======== Source document ========

Proof engine for coding-agent incident repair.
Coding agents can write code. That is no longer the hard part. The hard part is trust — in production, "the agent says it fixed it" is not enough. ReplayX is the trust layer: it runs a disciplined, evidence-gated incident repair loop and makes every step inspectable and replayable.
A bug report enters as a Slack mention, API call, or manual form submission. ReplayX runs a deterministic 8-phase pipeline:
Intake → Skill match → Repro → Diagnosis arena → Challenger validation → Fix arena → Review & regression → Postmortem & skill write
At every phase boundary, a strict JSON artifact is written to disk. No opaque agent traces. No unverified fix claims.
The diagnosis arena fans out 6 bounded Codex workers in parallel — each owns one failure domain (concurrency, auth, data shape, recent change, database, state handoff). Workers produce evidence citations and a falsification note. Weak theories are rejected by adversarial challenger gates before a fix path is selected.

========

(Exercise instructions):
- A) In the ReplayX overview, what is written to disk at every phase boundary?
- B) Reproduce the stretch of the ReplayX overview from "Proof engine for" through "unverified fix claims.".
- C) Pick up the ReplayX overview after its last sentence and continue it.

======== Given information ========

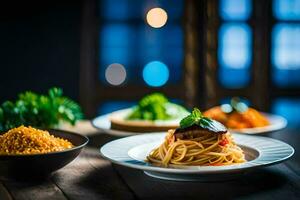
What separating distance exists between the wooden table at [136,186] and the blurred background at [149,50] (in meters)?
3.69

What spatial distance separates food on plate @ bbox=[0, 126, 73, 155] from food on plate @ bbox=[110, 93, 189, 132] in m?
0.67

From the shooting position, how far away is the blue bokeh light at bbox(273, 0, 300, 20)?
5.49 m

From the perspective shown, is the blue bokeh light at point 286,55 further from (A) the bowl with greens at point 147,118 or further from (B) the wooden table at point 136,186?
(B) the wooden table at point 136,186

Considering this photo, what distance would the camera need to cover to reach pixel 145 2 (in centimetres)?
550

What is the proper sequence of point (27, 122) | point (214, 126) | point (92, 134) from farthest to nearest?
point (92, 134) → point (27, 122) → point (214, 126)

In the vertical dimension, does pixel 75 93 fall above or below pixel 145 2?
below

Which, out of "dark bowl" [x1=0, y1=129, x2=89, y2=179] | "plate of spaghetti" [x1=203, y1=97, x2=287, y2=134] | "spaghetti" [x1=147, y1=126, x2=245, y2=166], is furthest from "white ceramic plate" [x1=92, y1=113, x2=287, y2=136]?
"dark bowl" [x1=0, y1=129, x2=89, y2=179]

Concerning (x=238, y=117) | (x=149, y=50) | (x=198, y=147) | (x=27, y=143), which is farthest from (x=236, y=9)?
(x=27, y=143)

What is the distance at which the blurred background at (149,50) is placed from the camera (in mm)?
5469

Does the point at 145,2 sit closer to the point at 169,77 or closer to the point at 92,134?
the point at 169,77

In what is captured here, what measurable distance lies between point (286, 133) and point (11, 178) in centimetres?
145

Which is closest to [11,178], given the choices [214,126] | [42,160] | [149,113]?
[42,160]

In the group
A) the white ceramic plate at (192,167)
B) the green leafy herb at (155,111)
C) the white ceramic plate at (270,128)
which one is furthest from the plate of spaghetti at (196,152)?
the green leafy herb at (155,111)

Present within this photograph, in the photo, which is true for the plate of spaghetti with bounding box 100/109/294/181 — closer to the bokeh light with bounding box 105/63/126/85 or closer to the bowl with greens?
the bowl with greens
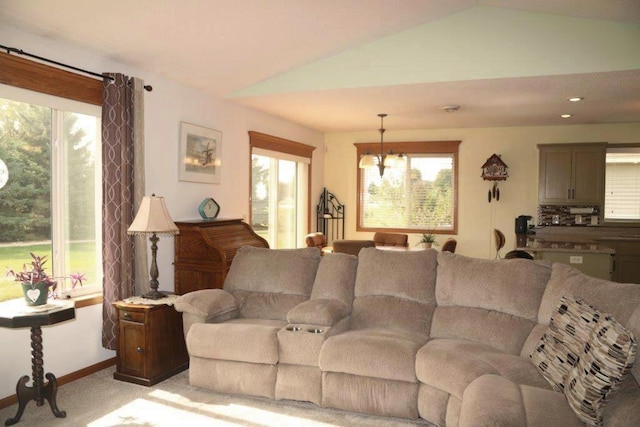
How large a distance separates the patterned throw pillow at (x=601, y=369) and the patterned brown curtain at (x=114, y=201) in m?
3.36

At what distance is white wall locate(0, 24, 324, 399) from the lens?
341 cm

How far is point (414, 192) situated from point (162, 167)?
15.7 feet

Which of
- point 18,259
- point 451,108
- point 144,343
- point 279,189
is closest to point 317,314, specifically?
point 144,343

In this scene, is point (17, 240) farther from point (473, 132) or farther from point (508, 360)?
point (473, 132)

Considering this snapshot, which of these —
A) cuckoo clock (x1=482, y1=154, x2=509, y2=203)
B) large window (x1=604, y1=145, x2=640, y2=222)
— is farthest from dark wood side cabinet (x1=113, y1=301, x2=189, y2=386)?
large window (x1=604, y1=145, x2=640, y2=222)

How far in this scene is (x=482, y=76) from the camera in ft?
15.0

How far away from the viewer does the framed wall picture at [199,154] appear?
496 centimetres

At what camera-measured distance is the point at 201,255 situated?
459 centimetres

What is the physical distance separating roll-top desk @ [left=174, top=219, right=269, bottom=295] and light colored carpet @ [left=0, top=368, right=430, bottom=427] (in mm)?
1101

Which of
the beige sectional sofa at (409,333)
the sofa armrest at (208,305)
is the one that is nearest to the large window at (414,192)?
the beige sectional sofa at (409,333)

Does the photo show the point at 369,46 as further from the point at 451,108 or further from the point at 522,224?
the point at 522,224

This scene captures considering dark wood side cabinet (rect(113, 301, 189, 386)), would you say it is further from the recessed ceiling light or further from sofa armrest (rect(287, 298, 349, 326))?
the recessed ceiling light

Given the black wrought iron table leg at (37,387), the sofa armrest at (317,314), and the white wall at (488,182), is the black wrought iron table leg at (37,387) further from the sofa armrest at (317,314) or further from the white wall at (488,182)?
the white wall at (488,182)

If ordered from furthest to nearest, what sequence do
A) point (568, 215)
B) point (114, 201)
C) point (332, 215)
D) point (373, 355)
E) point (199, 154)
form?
point (332, 215) → point (568, 215) → point (199, 154) → point (114, 201) → point (373, 355)
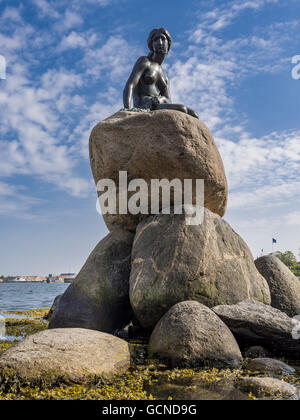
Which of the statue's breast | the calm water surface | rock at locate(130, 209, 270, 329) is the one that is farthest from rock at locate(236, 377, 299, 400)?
the calm water surface

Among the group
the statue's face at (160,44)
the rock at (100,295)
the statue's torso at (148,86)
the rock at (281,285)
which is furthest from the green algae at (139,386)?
the statue's face at (160,44)

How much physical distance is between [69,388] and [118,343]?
126cm

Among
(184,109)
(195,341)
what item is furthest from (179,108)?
(195,341)

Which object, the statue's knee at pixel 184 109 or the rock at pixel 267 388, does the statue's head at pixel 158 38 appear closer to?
the statue's knee at pixel 184 109

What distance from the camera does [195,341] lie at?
4.91 metres

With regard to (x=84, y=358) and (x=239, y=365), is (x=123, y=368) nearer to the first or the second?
(x=84, y=358)

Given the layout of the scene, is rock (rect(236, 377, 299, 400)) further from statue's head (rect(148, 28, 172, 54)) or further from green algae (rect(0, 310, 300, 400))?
statue's head (rect(148, 28, 172, 54))

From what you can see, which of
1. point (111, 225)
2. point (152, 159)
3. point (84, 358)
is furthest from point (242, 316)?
point (111, 225)

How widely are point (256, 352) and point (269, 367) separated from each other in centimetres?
81

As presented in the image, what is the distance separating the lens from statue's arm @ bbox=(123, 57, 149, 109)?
8180 mm

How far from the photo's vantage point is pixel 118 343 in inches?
204

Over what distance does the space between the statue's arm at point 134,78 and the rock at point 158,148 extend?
0.71m

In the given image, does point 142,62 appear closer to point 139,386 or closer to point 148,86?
point 148,86

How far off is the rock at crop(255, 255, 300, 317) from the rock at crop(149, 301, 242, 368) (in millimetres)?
3078
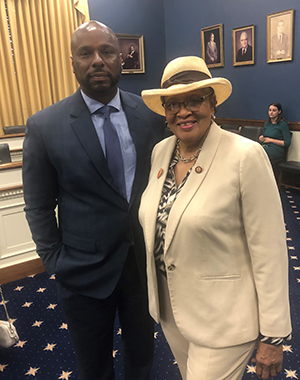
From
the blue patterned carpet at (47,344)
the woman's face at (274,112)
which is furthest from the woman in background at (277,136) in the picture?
the blue patterned carpet at (47,344)

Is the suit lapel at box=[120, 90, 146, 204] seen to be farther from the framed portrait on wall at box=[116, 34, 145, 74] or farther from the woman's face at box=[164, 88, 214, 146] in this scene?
the framed portrait on wall at box=[116, 34, 145, 74]

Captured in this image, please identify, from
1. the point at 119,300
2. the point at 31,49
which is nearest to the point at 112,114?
the point at 119,300

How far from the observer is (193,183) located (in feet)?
3.80

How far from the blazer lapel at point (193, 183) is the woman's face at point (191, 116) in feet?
0.17

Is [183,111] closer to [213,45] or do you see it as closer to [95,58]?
[95,58]

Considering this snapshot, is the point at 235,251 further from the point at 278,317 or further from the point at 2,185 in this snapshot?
the point at 2,185

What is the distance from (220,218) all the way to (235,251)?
0.15 meters

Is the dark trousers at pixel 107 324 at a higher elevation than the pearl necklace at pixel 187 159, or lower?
lower

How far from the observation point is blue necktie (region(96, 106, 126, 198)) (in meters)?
1.38

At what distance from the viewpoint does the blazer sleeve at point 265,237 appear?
3.56 ft

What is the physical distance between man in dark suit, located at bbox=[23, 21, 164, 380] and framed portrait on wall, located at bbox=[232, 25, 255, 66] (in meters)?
5.28

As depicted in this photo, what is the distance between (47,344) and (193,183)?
1.85 meters

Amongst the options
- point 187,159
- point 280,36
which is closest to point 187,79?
point 187,159

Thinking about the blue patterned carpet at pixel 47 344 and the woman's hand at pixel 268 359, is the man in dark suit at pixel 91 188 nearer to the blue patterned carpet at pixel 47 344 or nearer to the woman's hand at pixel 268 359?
the woman's hand at pixel 268 359
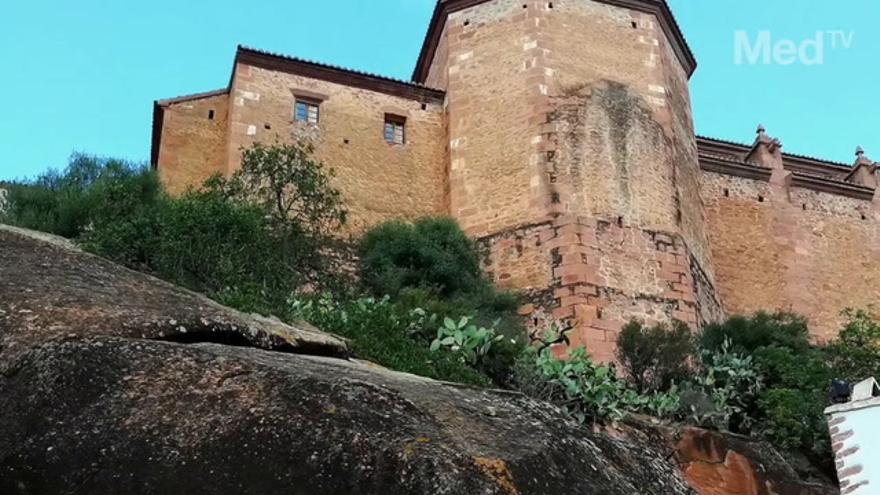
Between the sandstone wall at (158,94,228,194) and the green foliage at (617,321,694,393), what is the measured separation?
33.5ft

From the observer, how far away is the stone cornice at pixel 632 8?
26.5 metres

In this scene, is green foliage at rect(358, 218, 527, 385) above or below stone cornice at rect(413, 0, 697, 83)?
below

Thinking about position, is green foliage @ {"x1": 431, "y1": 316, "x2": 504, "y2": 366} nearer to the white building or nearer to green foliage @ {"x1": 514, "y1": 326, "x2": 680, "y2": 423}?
green foliage @ {"x1": 514, "y1": 326, "x2": 680, "y2": 423}

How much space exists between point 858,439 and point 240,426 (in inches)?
339

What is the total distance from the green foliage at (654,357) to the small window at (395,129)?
31.6ft

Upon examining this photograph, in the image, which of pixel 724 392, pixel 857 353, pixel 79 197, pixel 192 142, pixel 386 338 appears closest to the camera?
pixel 386 338

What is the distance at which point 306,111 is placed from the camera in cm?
2541

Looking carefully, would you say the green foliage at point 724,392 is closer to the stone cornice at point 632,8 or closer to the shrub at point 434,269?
the shrub at point 434,269

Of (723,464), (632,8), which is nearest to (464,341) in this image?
(723,464)

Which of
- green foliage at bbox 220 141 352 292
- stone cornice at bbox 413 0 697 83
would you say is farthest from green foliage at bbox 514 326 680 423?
stone cornice at bbox 413 0 697 83

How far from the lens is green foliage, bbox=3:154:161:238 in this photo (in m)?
16.4

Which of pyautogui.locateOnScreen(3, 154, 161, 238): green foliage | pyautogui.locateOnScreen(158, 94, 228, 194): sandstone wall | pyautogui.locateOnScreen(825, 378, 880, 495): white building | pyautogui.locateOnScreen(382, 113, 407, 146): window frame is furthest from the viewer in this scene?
pyautogui.locateOnScreen(382, 113, 407, 146): window frame

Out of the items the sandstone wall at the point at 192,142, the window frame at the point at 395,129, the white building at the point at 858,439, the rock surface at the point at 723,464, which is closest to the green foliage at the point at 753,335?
the rock surface at the point at 723,464

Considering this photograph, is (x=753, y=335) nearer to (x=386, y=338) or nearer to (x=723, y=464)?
(x=723, y=464)
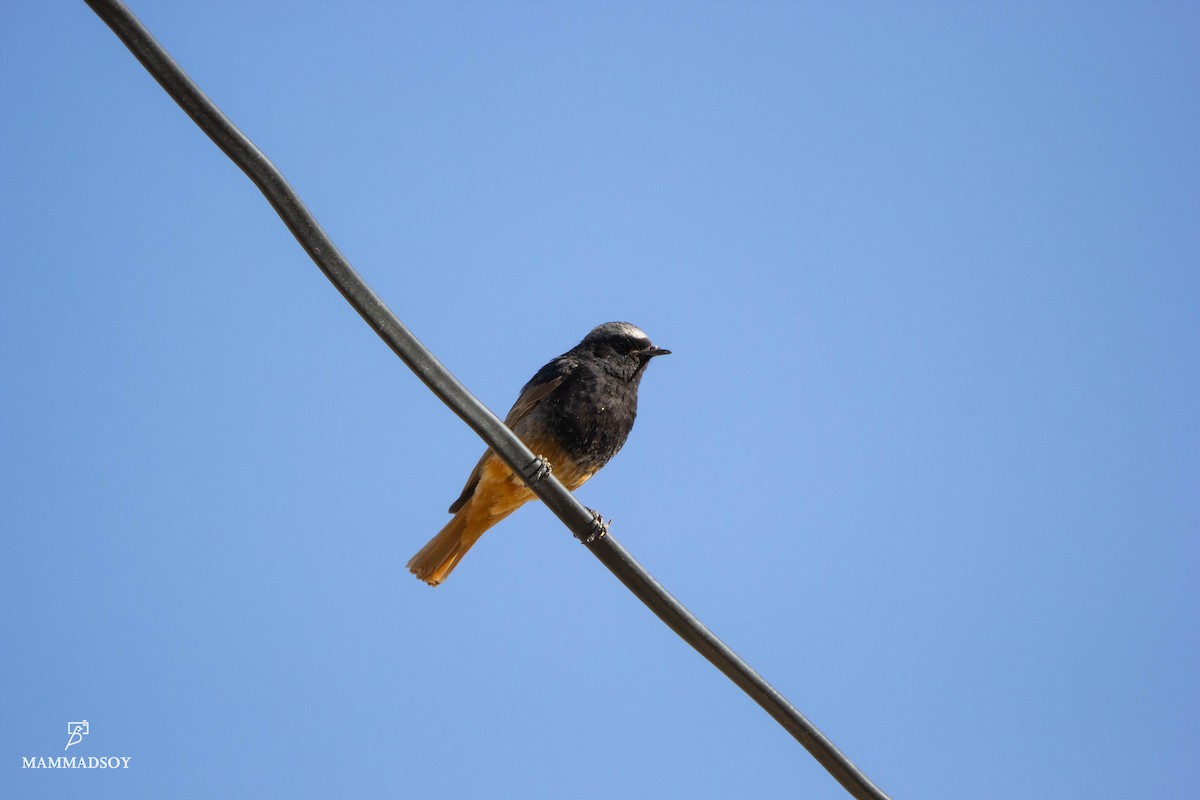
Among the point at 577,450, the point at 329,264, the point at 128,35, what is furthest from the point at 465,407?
the point at 577,450

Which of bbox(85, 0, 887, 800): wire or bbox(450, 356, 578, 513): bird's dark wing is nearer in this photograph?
bbox(85, 0, 887, 800): wire

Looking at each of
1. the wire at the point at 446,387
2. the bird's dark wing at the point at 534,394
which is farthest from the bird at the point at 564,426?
the wire at the point at 446,387

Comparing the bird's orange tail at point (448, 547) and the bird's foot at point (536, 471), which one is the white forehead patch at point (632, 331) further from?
the bird's foot at point (536, 471)

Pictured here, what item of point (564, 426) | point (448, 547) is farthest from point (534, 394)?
point (448, 547)

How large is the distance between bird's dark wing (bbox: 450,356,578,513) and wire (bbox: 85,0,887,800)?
8.56 feet

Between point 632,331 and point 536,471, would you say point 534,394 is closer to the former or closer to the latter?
point 632,331

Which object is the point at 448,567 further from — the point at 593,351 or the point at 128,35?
the point at 128,35

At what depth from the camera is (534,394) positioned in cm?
670

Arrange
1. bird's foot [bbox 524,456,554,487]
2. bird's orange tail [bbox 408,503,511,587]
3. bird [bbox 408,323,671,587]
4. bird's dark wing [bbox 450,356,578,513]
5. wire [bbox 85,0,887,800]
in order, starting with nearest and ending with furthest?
wire [bbox 85,0,887,800] < bird's foot [bbox 524,456,554,487] < bird [bbox 408,323,671,587] < bird's dark wing [bbox 450,356,578,513] < bird's orange tail [bbox 408,503,511,587]

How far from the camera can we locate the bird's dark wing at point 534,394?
21.7 ft

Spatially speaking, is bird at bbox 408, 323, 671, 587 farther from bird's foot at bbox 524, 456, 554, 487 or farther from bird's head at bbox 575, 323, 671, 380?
bird's foot at bbox 524, 456, 554, 487

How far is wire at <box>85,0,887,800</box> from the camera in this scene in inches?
107

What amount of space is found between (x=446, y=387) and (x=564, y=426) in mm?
3007

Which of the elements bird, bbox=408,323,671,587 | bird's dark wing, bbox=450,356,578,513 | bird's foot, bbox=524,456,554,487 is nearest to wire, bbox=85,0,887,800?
bird's foot, bbox=524,456,554,487
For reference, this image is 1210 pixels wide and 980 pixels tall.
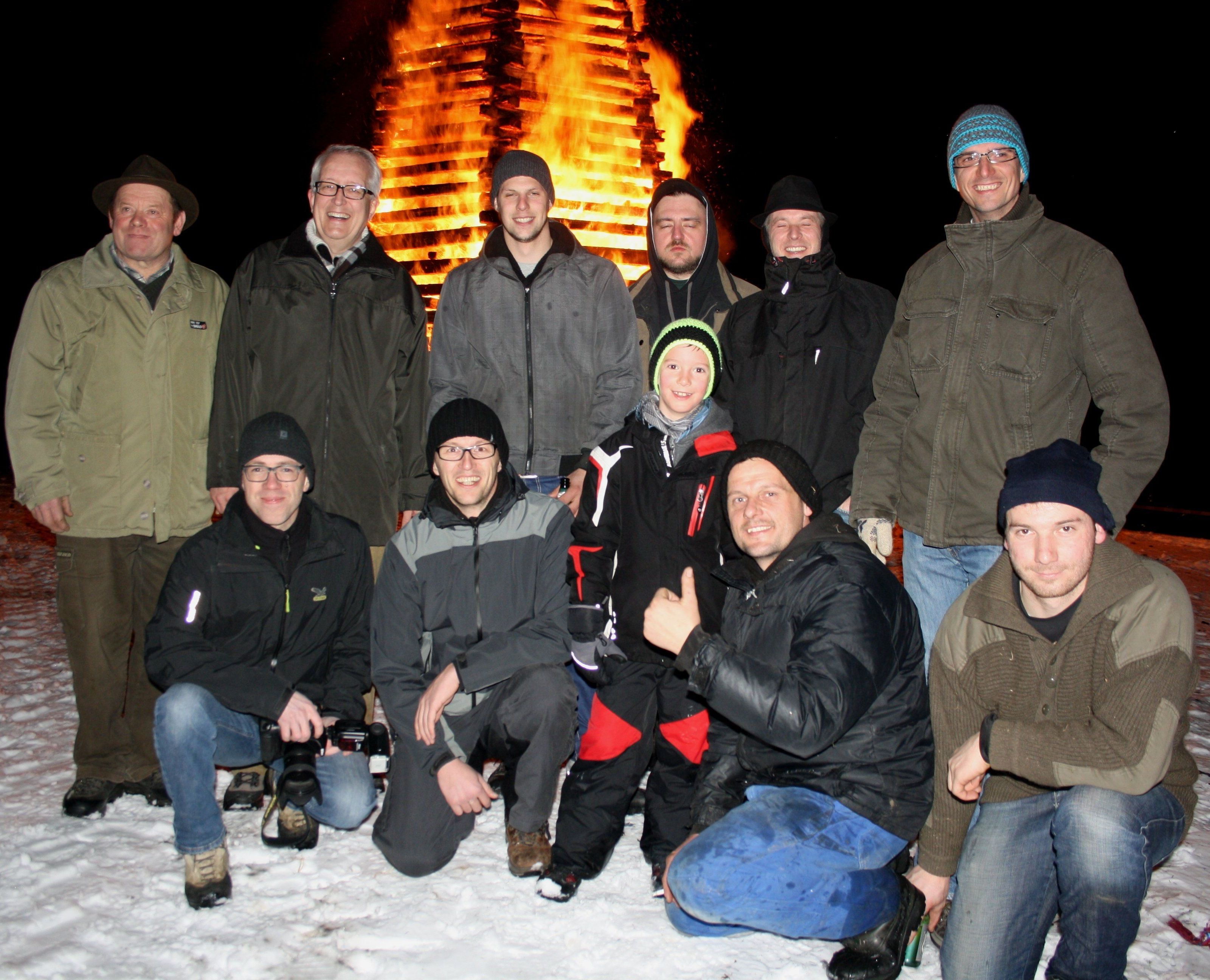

========

(Task-by-task results):
- A) A strict JSON artifact.

- B)
Proof engine for coding-agent incident repair.
Coding agents can write code. That is no longer the hard part. The hard part is trust — in production, "the agent says it fixed it" is not enough. ReplayX is the trust layer: it runs a disciplined, evidence-gated incident repair loop and makes every step inspectable and replayable.
A bug report enters as a Slack mention, API call, or manual form submission. ReplayX runs a deterministic 8-phase pipeline:
Intake → Skill match → Repro → Diagnosis arena → Challenger validation → Fix arena → Review & regression → Postmortem & skill write
At every phase boundary, a strict JSON artifact is written to disk. No opaque agent traces. No unverified fix claims.

- C)
The fix arena produces three bounded strategies (minimal, safe, durable). Each includes changed files, a verification command, a rollback note, and a score. The winning strategy must pass the regression proof plan before the run closes.
Phase 8 writes a postmortem, a replayable artifact bundle, and a skill.yaml — closing the feedback loop. The next similar incident finds it in Phase 2.
Full phase reference: PIPELINE.md
| Mode | Trigger | What happens |
|---|---|---|
| Realtime investigation | Fresh Slack/API/manual text | Validates, searches source, captures recent changes, writes an evidence packet. Stops before claiming an unvalidated patch. |
| Fixture/eval pipeline | Explicit fixture incidentId or pnpm golden-run |
Runs all 8 phases for a bundled incident class. Writes full artifact set including replay bundle and skill. |
Requirements: Node.js ≥ 24, pnpm ≥ 10. Codex/OpenAI auth only if you want live Codex workers.
# Install
pnpm install
pnpm --dir dashboard install
npm --prefix slack install
# Start (target app + dashboard)
pnpm dev:all| Service | URL |
|---|---|
| Target app | http://127.0.0.1:4311 |
| Dashboard | http://localhost:3001 |
Create a realtime incident:
curl -s -X POST http://localhost:3001/api/replayx/runs \
-H 'content-type: application/json' \
--data '{"source":"manual","text":"checkout is overselling stock during concurrent orders"}'Open the returned livePath in your browser.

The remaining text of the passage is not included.